Given the Continuous Integration (CI) that we deployed across the project implied that night tests be held, successful data recovery was one of our acceptable values.
Besides, our testers used Ranorex which allowed them to add command-line arguments and use the database to restore data.
Bottom line: for legacy code, “reinventing a wheel” or using kludges is almost inevitable. Restoring a database can actually be very convenient. There’s no need to store data and restore the database in the test project; it is better to archive their data with the dropbox and store a link to it in the archive.
Lesson #4: how to recover the lost part in iOS code
In addition to the web app, the Client’s solution was meant to be used on the Pad. As it turned out, the iOS source code was lost. Having conducted comprehensive research, we tried to restore the Objective-C code using decompilation (we used RedGate Developer Bundle including Ants Profiler). In general, the quality of decompilation was very good and the research let us authenticate iOS code in the WCF server and restore it in the latest version of the application.
Bottom line: The RedGate Developer Bundle really helps recover the lost or damaged code.
Lesson #5: how to identify profiler issues in just 3 minutes
We also encountered a critical system performance problem: after 40 minutes of use by the client, printing delays began. We checked all we could from the server’s point of view, but we didn’t find any issues there.
Fortunately, at that time, we decided to try Ants Profiler, and it turned out to be the right choice. Although it is really easy to use, it requires administrative rights to install on a local device. After launching the client for 40 minutes under the profiler, finding the problem was just a matter of 3 minutes (in one place there was an accumulation of the list of abbreviations, and each time the character was typed, and the reduction was checked, delays happened).

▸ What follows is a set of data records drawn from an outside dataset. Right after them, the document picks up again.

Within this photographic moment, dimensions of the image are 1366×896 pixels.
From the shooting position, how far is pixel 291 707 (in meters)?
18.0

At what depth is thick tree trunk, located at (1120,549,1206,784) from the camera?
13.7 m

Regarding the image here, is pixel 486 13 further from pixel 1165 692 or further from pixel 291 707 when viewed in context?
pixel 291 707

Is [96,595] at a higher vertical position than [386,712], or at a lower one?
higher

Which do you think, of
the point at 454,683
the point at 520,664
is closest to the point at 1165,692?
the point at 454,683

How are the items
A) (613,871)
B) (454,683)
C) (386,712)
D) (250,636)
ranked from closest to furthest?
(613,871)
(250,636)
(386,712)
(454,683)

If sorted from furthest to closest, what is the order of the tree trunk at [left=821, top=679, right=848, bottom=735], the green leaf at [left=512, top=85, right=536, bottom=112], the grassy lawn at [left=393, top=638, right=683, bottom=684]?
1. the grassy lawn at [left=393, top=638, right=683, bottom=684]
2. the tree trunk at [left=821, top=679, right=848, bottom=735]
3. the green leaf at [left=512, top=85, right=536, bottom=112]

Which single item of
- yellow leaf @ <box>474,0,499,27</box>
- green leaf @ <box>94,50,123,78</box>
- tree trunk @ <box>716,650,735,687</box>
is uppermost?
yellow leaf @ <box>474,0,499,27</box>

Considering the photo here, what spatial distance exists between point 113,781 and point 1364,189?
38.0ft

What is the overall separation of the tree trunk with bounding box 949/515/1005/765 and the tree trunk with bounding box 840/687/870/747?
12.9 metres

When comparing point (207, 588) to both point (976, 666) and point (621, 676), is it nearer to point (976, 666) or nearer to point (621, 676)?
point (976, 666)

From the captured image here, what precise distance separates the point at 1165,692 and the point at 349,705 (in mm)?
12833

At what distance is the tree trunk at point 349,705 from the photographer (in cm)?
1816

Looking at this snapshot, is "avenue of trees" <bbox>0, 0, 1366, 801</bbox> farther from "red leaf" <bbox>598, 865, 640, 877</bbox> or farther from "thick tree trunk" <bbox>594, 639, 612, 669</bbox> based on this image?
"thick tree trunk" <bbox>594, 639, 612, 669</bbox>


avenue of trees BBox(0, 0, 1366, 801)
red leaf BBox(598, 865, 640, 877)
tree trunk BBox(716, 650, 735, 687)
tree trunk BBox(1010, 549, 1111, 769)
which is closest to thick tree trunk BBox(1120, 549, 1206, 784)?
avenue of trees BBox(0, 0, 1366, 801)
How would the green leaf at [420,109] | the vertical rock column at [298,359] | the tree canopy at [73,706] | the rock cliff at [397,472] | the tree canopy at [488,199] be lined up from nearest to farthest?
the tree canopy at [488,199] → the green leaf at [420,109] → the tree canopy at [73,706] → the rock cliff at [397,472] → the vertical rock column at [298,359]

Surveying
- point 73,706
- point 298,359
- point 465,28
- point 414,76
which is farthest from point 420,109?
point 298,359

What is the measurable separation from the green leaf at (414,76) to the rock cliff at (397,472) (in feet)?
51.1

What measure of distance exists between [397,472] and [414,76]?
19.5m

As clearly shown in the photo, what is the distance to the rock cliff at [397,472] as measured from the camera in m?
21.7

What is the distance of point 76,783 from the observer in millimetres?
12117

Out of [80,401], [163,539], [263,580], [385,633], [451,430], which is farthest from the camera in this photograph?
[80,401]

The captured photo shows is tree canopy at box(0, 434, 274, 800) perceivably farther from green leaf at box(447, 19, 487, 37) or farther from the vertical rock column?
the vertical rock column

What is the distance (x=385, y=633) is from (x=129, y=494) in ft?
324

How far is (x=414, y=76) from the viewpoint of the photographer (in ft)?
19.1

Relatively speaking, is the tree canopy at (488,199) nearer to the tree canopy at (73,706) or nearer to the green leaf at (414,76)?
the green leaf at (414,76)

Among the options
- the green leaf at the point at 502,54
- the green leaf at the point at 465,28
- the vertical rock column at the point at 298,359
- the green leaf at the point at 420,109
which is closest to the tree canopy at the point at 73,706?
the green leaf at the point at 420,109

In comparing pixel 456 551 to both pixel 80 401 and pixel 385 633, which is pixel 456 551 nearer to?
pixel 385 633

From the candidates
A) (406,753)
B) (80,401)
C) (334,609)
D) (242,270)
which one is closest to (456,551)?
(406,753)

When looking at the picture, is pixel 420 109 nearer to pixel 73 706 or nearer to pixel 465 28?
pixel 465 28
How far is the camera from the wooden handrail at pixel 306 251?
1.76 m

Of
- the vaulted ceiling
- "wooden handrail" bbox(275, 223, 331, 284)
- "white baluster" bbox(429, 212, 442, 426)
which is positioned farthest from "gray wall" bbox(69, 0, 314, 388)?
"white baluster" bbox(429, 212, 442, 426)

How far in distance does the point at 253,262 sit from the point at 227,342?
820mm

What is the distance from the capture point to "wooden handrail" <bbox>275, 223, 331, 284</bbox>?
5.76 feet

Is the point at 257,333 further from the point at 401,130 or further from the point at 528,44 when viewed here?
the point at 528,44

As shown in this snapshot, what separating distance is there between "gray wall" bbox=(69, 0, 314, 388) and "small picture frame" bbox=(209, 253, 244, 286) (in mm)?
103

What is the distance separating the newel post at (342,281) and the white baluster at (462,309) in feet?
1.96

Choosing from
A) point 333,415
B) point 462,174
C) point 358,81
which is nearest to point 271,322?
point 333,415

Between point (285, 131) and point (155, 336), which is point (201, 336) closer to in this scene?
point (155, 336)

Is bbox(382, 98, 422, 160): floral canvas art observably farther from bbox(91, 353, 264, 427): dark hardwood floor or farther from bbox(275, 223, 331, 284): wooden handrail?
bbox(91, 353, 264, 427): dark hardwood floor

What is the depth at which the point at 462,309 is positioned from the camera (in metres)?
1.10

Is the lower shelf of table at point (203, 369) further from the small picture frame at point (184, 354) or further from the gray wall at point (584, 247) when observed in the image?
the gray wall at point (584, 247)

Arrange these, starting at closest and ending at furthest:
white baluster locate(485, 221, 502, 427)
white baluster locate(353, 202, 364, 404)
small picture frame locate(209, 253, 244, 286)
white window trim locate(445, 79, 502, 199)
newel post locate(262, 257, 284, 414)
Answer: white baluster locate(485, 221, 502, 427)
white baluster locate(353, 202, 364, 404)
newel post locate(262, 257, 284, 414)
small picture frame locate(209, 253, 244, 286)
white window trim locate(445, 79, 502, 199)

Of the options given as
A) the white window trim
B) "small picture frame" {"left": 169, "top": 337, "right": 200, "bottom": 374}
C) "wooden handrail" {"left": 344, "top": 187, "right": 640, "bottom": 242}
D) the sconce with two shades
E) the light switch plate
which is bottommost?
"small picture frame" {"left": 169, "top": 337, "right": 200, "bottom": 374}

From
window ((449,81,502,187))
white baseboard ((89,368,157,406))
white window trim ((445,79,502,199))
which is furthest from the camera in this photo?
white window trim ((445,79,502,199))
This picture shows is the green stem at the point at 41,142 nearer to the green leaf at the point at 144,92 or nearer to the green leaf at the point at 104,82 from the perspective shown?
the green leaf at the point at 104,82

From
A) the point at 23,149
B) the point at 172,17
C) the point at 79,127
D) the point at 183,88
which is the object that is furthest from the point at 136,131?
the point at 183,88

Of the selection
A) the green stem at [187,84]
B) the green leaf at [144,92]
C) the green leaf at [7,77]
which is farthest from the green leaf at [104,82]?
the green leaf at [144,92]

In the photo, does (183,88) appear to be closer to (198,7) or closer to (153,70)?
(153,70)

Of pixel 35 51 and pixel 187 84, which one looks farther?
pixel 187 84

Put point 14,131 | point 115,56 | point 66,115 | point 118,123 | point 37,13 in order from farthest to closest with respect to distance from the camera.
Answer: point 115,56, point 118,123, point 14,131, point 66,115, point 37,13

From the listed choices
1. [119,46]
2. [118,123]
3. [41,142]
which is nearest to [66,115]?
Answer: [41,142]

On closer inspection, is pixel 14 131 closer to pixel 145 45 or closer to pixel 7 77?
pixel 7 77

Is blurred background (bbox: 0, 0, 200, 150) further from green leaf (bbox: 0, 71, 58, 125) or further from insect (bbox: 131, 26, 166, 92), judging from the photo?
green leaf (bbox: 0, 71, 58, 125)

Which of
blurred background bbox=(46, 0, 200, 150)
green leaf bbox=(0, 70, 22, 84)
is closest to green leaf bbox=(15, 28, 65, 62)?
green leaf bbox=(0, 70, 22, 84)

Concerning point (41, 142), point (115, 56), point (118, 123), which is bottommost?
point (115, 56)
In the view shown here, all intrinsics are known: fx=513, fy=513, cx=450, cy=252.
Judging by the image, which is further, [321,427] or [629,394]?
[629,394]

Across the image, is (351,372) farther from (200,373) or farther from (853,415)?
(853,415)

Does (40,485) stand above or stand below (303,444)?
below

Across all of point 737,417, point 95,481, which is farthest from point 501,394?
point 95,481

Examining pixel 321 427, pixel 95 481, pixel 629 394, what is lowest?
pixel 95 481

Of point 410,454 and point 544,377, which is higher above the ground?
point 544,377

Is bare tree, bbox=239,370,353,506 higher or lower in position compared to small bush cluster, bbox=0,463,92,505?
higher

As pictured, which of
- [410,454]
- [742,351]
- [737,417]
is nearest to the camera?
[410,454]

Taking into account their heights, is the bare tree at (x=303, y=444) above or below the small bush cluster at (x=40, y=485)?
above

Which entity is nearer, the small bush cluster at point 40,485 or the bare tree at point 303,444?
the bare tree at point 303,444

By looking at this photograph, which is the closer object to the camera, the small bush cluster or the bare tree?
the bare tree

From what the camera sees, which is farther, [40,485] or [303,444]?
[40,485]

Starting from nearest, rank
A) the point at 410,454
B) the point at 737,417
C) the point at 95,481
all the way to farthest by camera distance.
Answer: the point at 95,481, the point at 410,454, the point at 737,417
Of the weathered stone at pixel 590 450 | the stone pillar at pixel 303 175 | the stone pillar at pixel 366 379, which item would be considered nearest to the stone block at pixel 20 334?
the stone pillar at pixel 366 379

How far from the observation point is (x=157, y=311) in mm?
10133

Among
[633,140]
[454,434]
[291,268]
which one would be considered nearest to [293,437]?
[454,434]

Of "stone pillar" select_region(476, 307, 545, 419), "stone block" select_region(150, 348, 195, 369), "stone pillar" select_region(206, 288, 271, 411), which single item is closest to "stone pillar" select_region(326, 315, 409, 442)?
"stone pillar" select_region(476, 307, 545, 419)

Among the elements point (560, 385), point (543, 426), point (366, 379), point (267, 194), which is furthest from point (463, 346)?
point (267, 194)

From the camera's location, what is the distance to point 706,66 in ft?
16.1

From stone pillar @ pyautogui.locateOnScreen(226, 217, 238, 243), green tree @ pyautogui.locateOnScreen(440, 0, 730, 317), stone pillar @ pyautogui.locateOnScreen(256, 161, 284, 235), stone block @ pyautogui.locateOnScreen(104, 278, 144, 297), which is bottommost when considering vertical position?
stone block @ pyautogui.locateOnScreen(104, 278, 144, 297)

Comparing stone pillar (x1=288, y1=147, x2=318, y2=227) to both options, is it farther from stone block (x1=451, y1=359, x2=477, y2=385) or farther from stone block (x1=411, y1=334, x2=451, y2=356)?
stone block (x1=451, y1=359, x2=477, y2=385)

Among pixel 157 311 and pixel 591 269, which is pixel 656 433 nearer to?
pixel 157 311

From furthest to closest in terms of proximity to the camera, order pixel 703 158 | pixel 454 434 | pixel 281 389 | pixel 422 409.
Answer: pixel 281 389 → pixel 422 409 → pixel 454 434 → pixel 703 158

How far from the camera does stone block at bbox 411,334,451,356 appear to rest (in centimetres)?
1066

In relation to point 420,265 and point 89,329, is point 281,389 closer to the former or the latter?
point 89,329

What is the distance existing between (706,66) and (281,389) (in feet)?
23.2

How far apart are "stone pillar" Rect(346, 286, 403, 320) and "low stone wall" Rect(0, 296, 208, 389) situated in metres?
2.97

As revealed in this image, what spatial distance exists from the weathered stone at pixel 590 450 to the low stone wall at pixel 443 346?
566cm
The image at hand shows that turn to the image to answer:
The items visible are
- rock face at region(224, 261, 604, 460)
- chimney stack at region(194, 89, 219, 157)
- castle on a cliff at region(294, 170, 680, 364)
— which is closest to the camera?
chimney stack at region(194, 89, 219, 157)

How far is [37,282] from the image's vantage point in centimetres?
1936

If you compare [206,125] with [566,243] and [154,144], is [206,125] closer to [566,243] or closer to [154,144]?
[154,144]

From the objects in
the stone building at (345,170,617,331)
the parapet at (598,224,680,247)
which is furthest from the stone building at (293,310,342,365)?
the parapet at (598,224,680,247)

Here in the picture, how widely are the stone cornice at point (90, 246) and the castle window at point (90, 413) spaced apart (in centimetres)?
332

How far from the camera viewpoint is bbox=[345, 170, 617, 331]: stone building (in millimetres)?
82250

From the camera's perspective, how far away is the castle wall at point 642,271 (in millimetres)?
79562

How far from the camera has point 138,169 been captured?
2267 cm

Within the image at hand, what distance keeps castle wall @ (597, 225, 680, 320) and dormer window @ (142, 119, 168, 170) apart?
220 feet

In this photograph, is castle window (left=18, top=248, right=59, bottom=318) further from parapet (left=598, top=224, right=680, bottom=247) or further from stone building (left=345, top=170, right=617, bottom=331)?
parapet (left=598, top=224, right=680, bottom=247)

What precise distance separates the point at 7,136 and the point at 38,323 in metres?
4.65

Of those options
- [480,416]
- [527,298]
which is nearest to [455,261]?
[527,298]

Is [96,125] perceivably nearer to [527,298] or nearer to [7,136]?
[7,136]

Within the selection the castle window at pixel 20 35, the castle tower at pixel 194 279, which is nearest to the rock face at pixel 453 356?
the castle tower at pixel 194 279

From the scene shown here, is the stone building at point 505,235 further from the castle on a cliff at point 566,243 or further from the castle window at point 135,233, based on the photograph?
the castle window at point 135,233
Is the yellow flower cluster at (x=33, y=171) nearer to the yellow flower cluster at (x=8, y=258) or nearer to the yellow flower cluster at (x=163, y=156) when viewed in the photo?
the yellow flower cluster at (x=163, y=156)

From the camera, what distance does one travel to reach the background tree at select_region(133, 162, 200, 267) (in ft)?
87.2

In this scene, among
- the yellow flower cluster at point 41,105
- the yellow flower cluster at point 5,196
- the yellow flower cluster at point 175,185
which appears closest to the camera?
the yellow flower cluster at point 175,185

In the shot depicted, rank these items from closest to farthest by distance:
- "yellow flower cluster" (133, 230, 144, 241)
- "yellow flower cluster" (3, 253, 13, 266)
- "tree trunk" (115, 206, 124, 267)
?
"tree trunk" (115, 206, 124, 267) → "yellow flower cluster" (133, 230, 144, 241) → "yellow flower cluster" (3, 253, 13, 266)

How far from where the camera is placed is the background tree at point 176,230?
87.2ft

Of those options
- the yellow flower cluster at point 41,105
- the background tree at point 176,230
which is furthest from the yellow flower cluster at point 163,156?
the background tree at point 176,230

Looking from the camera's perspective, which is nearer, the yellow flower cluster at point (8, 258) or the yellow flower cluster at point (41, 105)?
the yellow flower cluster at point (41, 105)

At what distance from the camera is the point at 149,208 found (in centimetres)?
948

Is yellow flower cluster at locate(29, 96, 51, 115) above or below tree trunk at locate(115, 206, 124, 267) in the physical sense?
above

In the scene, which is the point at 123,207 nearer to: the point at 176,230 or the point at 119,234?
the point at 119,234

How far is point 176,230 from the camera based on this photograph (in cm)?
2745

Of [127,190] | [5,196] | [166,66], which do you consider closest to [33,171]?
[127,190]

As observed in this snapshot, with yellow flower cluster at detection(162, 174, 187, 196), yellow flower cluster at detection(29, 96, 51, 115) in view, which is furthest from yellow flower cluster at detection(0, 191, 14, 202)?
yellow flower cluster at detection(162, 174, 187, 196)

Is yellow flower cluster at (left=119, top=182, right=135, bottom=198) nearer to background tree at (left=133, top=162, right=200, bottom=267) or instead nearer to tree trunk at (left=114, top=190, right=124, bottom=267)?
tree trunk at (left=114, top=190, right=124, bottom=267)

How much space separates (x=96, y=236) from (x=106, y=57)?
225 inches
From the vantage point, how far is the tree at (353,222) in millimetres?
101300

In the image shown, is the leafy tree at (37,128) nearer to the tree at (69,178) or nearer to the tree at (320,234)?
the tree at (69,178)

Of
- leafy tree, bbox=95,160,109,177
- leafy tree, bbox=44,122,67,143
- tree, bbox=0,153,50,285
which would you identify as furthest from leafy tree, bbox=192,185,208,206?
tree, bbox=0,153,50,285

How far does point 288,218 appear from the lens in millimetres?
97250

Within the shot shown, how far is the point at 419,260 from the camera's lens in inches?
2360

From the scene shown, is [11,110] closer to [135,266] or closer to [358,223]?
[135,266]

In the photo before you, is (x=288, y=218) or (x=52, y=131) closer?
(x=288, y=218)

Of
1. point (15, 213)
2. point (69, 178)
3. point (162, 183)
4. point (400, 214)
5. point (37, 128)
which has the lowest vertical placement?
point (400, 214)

Other advantages are an outstanding visual reporting, the ability to log SQL queries, disk accesses, network queries, etc.
The disadvantage is that at the highest level, profiling does not work well with COM objects. But after some experiments, we found that detailing at the procedure level does not change anything, and we have been using this tool for more than a year now.
Lesson #6: how to accelerate database performance
As I’ve already mentioned above, due to the fact that the Client works in healthcare, we have a rather lengthy and complex system upgrade process. About half a year ago, when the number of tasks processed simultaneously increased to 20,000 per week, the Client faced another issue: the system was too slow to process the task queue, which prevented users from following the workflow.
As such, we had to optimize the application without changing it on the server.
It is logical to assume that if you need to optimize the app without changing the code, you need to optimize the database, not the code itself. In this case, the indexes in the database have already been created.
After a week of thorough analysis, we decided to try to transfer the database to a snapshot mode. Unexpectedly, it gave us surprisingly good results; the queue from 400 tasks was reduced to 12 tasks only.
Bottom line: in addition to creating indexes, don’t forget about MS SQL.
These are just six of many lessons learned from working with a legacy project inherited from 3 previous teams. Predecessors left the code in a very poor condition, failed to test it, optimize its performance, or follow any coding standards, which eventually resulted in the voice-to-text app for physicians being glitchy, slow, and unable to meet the sophisticated requirements of modern data protection and EHR management policies and rules.
Having applied kludges and team brainstorming, we could significantly speed up the app’s performance, access EHR database with anonymization, recover iOS code, enable users to use the app on the iPad, and significantly increase the number of simultaneous sessions within the app.